Schicksal/Fügung

Meine Schwester ging zum Tanzen, und jemand warf ihr vor, sie sei unverantwortlich ihrer Mutter gegenüber, zu der sie am nächsten Tag gehen wollte. Dass es sie erwischt (durch die Krankheit, die sie sogar schon hatte!), wäre so extrem unwahrscheinlich, dass man es fast als Schicksal bezeichnen müsste. Man müsste es hinnehmen und könnte es annehmen, aber niemand denkt mehr so. 

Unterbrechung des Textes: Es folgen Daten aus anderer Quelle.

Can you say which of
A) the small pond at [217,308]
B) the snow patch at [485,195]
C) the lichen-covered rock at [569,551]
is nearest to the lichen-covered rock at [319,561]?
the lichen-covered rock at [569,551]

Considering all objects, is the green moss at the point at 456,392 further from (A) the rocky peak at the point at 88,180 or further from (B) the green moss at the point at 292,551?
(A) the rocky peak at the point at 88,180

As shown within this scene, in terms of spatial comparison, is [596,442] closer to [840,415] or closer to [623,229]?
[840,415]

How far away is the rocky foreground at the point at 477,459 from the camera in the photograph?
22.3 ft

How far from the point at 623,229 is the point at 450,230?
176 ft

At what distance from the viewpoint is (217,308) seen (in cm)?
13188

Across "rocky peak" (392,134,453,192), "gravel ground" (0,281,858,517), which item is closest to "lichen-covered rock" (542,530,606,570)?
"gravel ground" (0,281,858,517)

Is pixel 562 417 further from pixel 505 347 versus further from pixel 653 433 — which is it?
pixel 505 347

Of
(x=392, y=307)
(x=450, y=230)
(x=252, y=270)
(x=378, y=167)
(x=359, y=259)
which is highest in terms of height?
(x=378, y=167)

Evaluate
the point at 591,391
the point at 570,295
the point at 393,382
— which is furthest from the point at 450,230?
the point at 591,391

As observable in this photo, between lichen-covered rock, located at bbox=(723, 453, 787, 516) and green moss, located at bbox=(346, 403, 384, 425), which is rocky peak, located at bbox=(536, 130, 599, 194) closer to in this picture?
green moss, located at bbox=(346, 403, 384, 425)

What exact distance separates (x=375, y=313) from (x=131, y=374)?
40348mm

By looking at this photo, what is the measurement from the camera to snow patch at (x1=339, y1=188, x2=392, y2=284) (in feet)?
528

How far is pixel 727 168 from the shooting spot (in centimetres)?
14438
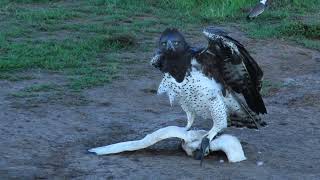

Man findet sich mit nichts mehr ab. Ein Schuldiger muss her; jemand hat was falsch gemacht und muss zur Rechenschaft gezogen werden. Muss vor Gericht. Sogar im einstens katholischen Italien ist das so. Eine Untersuchung wird eingeleitet. Es wäre vielleicht sowieso passiert, doch dieser Gedanke existiert nicht. Etwas ist passiert, ein Mensch ist gestorben, und man will das nicht akzeptieren. Der Mensch spielt sich zum Richter auf. Richtet nicht, damit ihr nicht gerichtet werdet! heißt es in der Bibel. Wunderbar ist das Buch des Vergebens von Desmond und Mpho Tutu. Vergebt!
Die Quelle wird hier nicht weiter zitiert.